• Work to complete:
Leave the pictures out and repeat the rest of the data below exactly.

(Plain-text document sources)
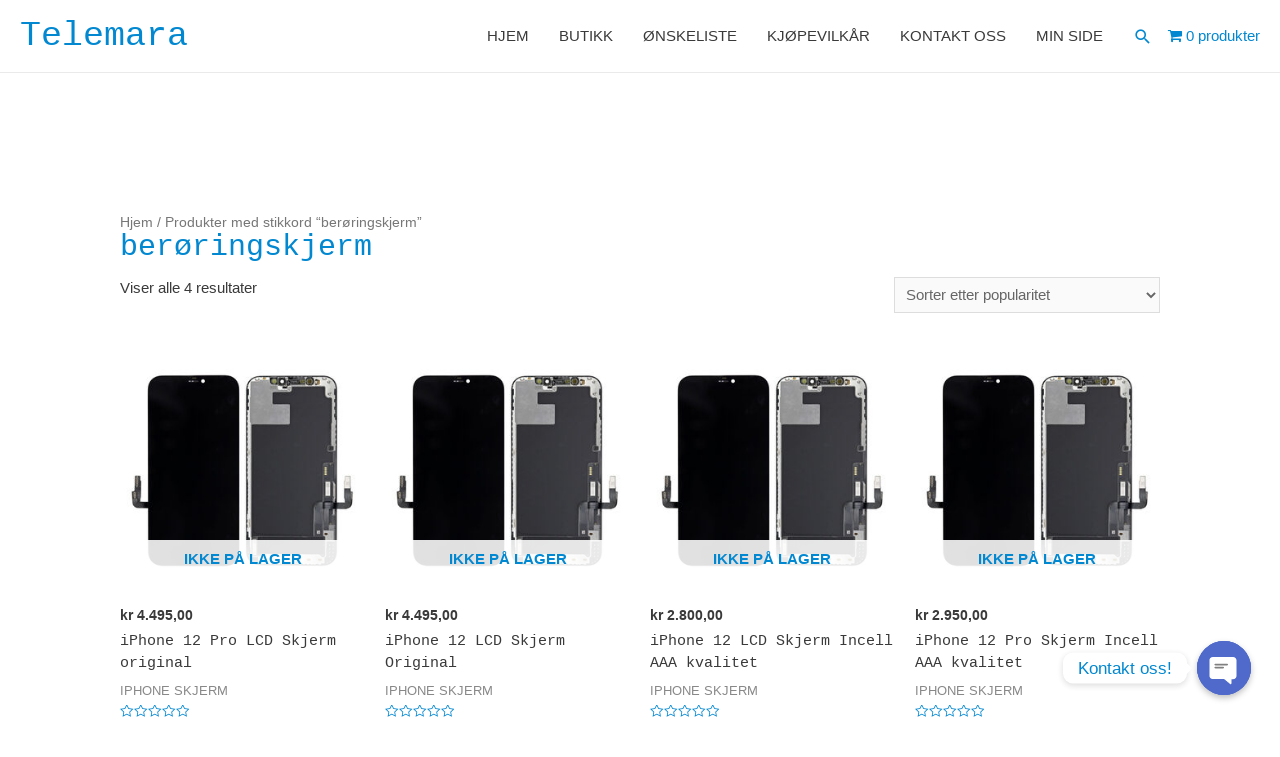

--- FILE ---
content_type: text/css
request_url: https://telemara.no/wp-content/plugins/login-with-vipps/css/login-with-vipps.css?ver=1695132455
body_size: 1437
content:
/*
This file is part of the plugin Login with Vipps
Copyright (c) 2019 WP-Hosting AS

MIT License

Copyright (c) 2019 WP-Hosting AS

Permission is hereby granted, free of charge, to any person obtaining a copy
of this software and associated documentation files (the "Software"), to deal
in the Software without restriction, including without limitation the rights
to use, copy, modify, merge, publish, distribute, sublicense, and/or sell
copies of the Software, and to permit persons to whom the Software is
furnished to do so, subject to the following conditions:

The above copyright notice and this permission notice shall be included in all
copies or substantial portions of the Software.

THE SOFTWARE IS PROVIDED "AS IS", WITHOUT WARRANTY OF ANY KIND, EXPRESS OR
IMPLIED, INCLUDING BUT NOT LIMITED TO THE WARRANTIES OF MERCHANTABILITY,
FITNESS FOR A PARTICULAR PURPOSE AND NONINFRINGEMENT. IN NO EVENT SHALL THE
AUTHORS OR COPYRIGHT HOLDERS BE LIABLE FOR ANY CLAIM, DAMAGES OR OTHER
LIABILITY, WHETHER IN AN ACTION OF CONTRACT, TORT OR OTHERWISE, ARISING FROM,
OUT OF OR IN CONNECTION WITH THE SOFTWARE OR THE USE OR OTHER DEALINGS IN THE
SOFTWARE.
*/

/* Styles for wp-login.php */
#continue-with-vipps-wrapper, .continue-with-vipps-wrapper.center-block {
 text-align:center;
 display: block;
 padding: 0.5rem 0;
}
#continue-with-vipps-wrapper {
 margin: 20px;
}

#continue-with-vipps-wrapper .button.continue-with-vipps {
 margin: 0 auto;
 width: 100%;
 height: 48px; 
 line-height: 48px;
} 

/* And the rest */
.continue-with-vipps-wrapper.center-block .button.continue-with-vipps {
 margin: 0 auto;
 width: 100%;
}
.continue-with-vipps-wrapper {
 display:inline-block;
}
.continue-with-vipps-wrapper a.button.continue-with-vipps img {
    max-width: 100%;
    margin:0px;
    display:inline;
    height: 2ex;
    vertical-align: text-bottom;
}
.continue-with-vipps-wrapper a.button.continue-with-vipps:hover img {
    opacity: 0.9;
}
.continue-with-vipps-wrapper a.button.continue-with-vipps.disabled img {
    opacity: 0.7;
}
.continue-with-vipps-wrapper a.button.continue-with-vipps {
 display: inline-block;
 color: #fff;
 background-color: #fe5b24;
 border: 0;
 padding:0;
 font-size: 22px;
 height: 48px;
 line-height: 48px;
 font-weight: 400;
 text-align:center;
 cursor: pointer;
 box-sizing: border-box;
}

.continue-with-vipps-wrapper.inline a.button.continue-with-vipps {
 text-decoration: none;
 font-size: 1em;
 line-height: 2em;
 font-weight: 500;
 height: auto;
 padding: 5px 10px 4px 10px;
}

.continue-with-vipps-wrapper a.button.continue-with-vipps:focus {
 outline:0; 
}
.continue-with-vipps-wrapper a.button.continue-with-vipps:active, #continue-with-vipps-wrapper a.button.continue-with-vipps:active {
 border: 0;
}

• Answer to the exercise:
--- FILE ---
content_type: text/css
request_url: https://telemara.no/wp-content/plugins/login-with-vipps/css/login-with-vipps.css?ver=1695132455
body_size: 1437
content:
/*
This file is part of the plugin Login with Vipps
Copyright (c) 2019 WP-Hosting AS

MIT License

Copyright (c) 2019 WP-Hosting AS

Permission is hereby granted, free of charge, to any person obtaining a copy
of this software and associated documentation files (the "Software"), to deal
in the Software without restriction, including without limitation the rights
to use, copy, modify, merge, publish, distribute, sublicense, and/or sell
copies of the Software, and to permit persons to whom the Software is
furnished to do so, subject to the following conditions:

The above copyright notice and this permission notice shall be included in all
copies or substantial portions of the Software.

THE SOFTWARE IS PROVIDED "AS IS", WITHOUT WARRANTY OF ANY KIND, EXPRESS OR
IMPLIED, INCLUDING BUT NOT LIMITED TO THE WARRANTIES OF MERCHANTABILITY,
FITNESS FOR A PARTICULAR PURPOSE AND NONINFRINGEMENT. IN NO EVENT SHALL THE
AUTHORS OR COPYRIGHT HOLDERS BE LIABLE FOR ANY CLAIM, DAMAGES OR OTHER
LIABILITY, WHETHER IN AN ACTION OF CONTRACT, TORT OR OTHERWISE, ARISING FROM,
OUT OF OR IN CONNECTION WITH THE SOFTWARE OR THE USE OR OTHER DEALINGS IN THE
SOFTWARE.
*/

/* Styles for wp-login.php */
#continue-with-vipps-wrapper, .continue-with-vipps-wrapper.center-block {
 text-align:center;
 display: block;
 padding: 0.5rem 0;
}
#continue-with-vipps-wrapper {
 margin: 20px;
}

#continue-with-vipps-wrapper .button.continue-with-vipps {
 margin: 0 auto;
 width: 100%;
 height: 48px; 
 line-height: 48px;
} 

/* And the rest */
.continue-with-vipps-wrapper.center-block .button.continue-with-vipps {
 margin: 0 auto;
 width: 100%;
}
.continue-with-vipps-wrapper {
 display:inline-block;
}
.continue-with-vipps-wrapper a.button.continue-with-vipps img {
    max-width: 100%;
    margin:0px;
    display:inline;
    height: 2ex;
    vertical-align: text-bottom;
}
.continue-with-vipps-wrapper a.button.continue-with-vipps:hover img {
    opacity: 0.9;
}
.continue-with-vipps-wrapper a.button.continue-with-vipps.disabled img {
    opacity: 0.7;
}
.continue-with-vipps-wrapper a.button.continue-with-vipps {
 display: inline-block;
 color: #fff;
 background-color: #fe5b24;
 border: 0;
 padding:0;
 font-size: 22px;
 height: 48px;
 line-height: 48px;
 font-weight: 400;
 text-align:center;
 cursor: pointer;
 box-sizing: border-box;
}

.continue-with-vipps-wrapper.inline a.button.continue-with-vipps {
 text-decoration: none;
 font-size: 1em;
 line-height: 2em;
 font-weight: 500;
 height: auto;
 padding: 5px 10px 4px 10px;
}

.continue-with-vipps-wrapper a.button.continue-with-vipps:focus {
 outline:0; 
}
.continue-with-vipps-wrapper a.button.continue-with-vipps:active, #continue-with-vipps-wrapper a.button.continue-with-vipps:active {
 border: 0;
}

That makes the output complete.